OpenBioLLM-70B is an advanced open source language model developed by Saama AI Labs and designed specifically for the biomedical field. The model is fine-tuned on large amounts of high-quality biomedical data to understand and generate text with domain-specific accuracy and fluency. It demonstrates superior performance over other similarly sized open source biomedical language models on biomedical benchmarks, and also demonstrates better results in comparisons with larger proprietary and open source models such as GPT-4, Gemini, Medtron-70B, Med-PaLM-1, and Med-PaLM-2.
LocalAI is a self-hosted, open source OpenAI alternative that runs on consumer-grade hardware and supports local or on-premises deployment of text, audio, and image generation. It provides text generation functions for models such as GPT, and supports multiple functions such as text-to-speech and image generation. Due to its open source and self-hosted features, users can customize and deploy it freely without being restricted by cloud APIs, making it suitable for users who have requirements for data privacy and security. LocalAI is positioned to provide powerful AI generation capabilities for individual users or organizations seeking autonomous control without relying on third-party services.
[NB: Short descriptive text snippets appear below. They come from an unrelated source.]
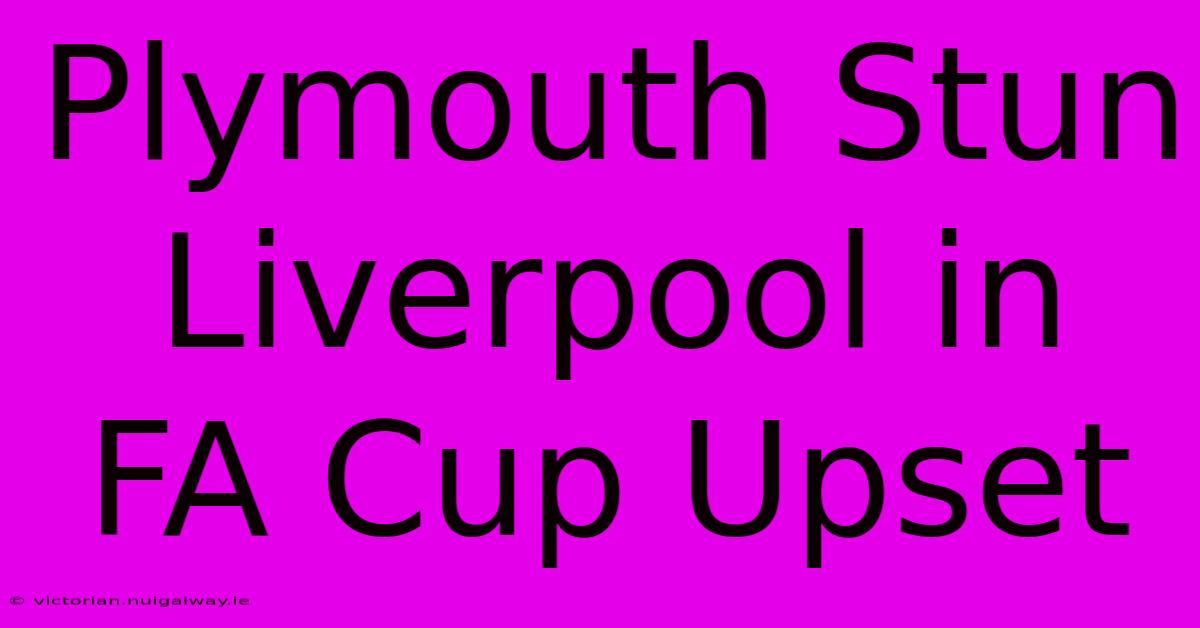 Plymouth Stun Liverpool In FA Cup Upset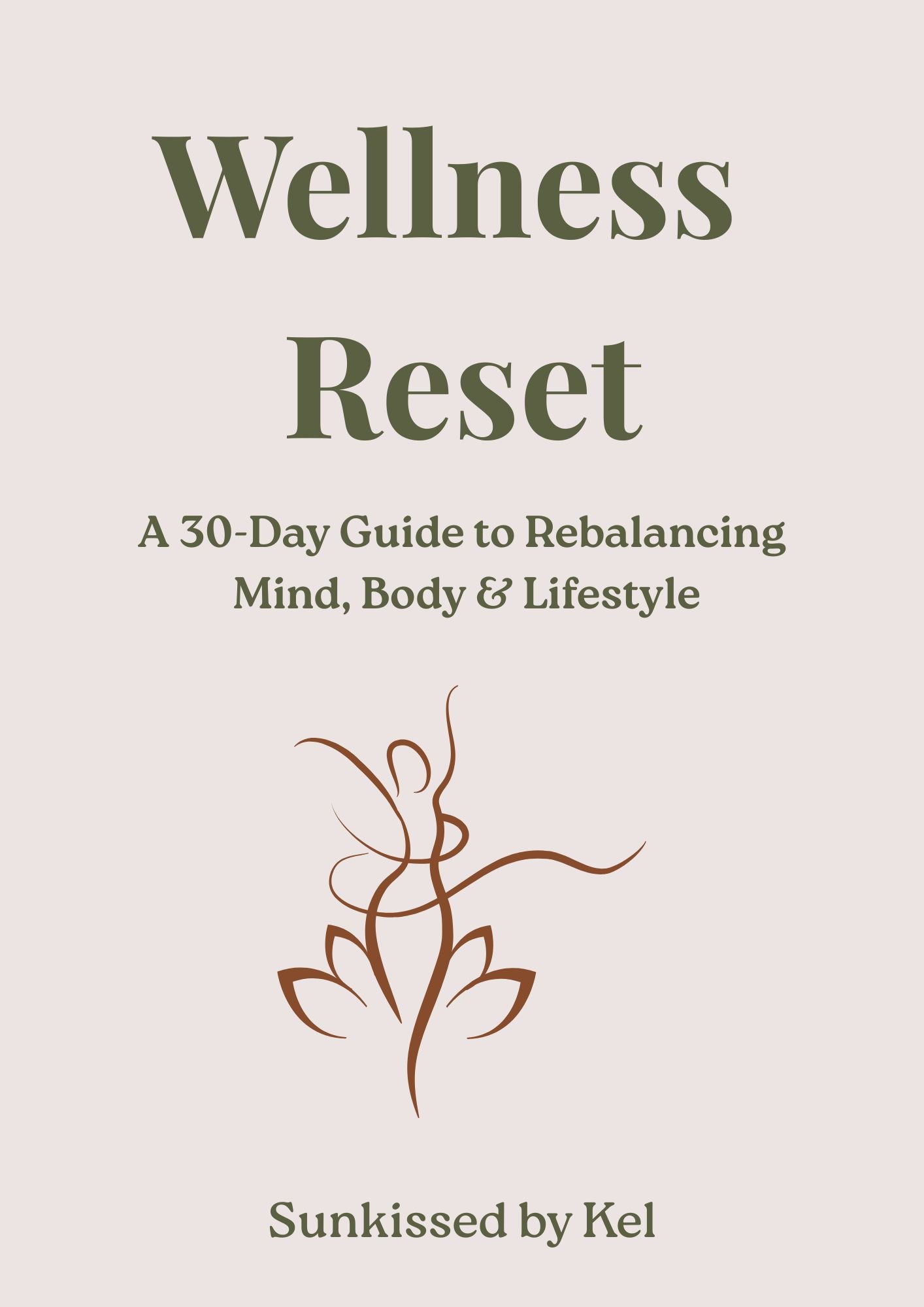 Wellness Reset - A 30 Day Guide to Rebalancing Mind, Body, & Lifestyle eBook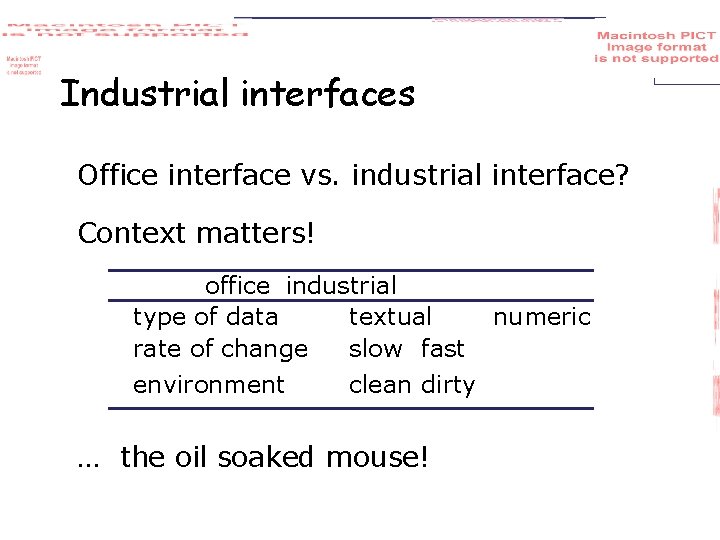 Industrial interfaces Office interface vs. industrial interface? Context matters! office industrial type of data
Supports converting calls from openai, claude, azure openai, gemini, kimi, Zhipu AI, Tongyi Qianwen, iFlytek Spark API and other model service providers into openai calls. Shield the differences between different large model APIs, and use the openai api standard format to use large models uniformly. Provides support for a variety of large models, including load balancing, routing, configuration management and other functions.
MaxKB is a knowledge base question and answer system based on the LLM large language model, aiming to become the most powerful brain of the enterprise. It supports document uploading, automatically crawls online documents, and has a good interactive experience in intelligent question and answer. Supports rapid embedding into third-party business systems. The technology stack includes Vue.js, Python/Django, Langchain, PostgreSQL/pgvector.
Casibase is an open source AI knowledge base management system that supports multiple language models and embedded models, provides Retrieval-Augmented Generation functions, and is suitable for enterprise and individual users. It has a simple and easy-to-use user interface, supports enterprise single sign-on, and provides rich functions and customization options.
MNBVC (Massive Never-ending BT Vast Chinese corpus) is a project aimed at providing rich Chinese corpus for AI. It includes not only mainstream cultural content, but also niche culture and Internet slang. The data set includes news, compositions, novels, books, magazines, papers, lines, posts, wikis, ancient poems, lyrics, product introductions, jokes, embarrassments, chat records and other forms of plain text Chinese data.
MeloTTS is a multilingual text-to-speech library developed by MyShell.ai, supporting English, Spanish, French, Chinese, Japanese and Korean. It can achieve real-time CPU inference, is suitable for a variety of scenarios, and is open to the open source community, and contributions are welcome.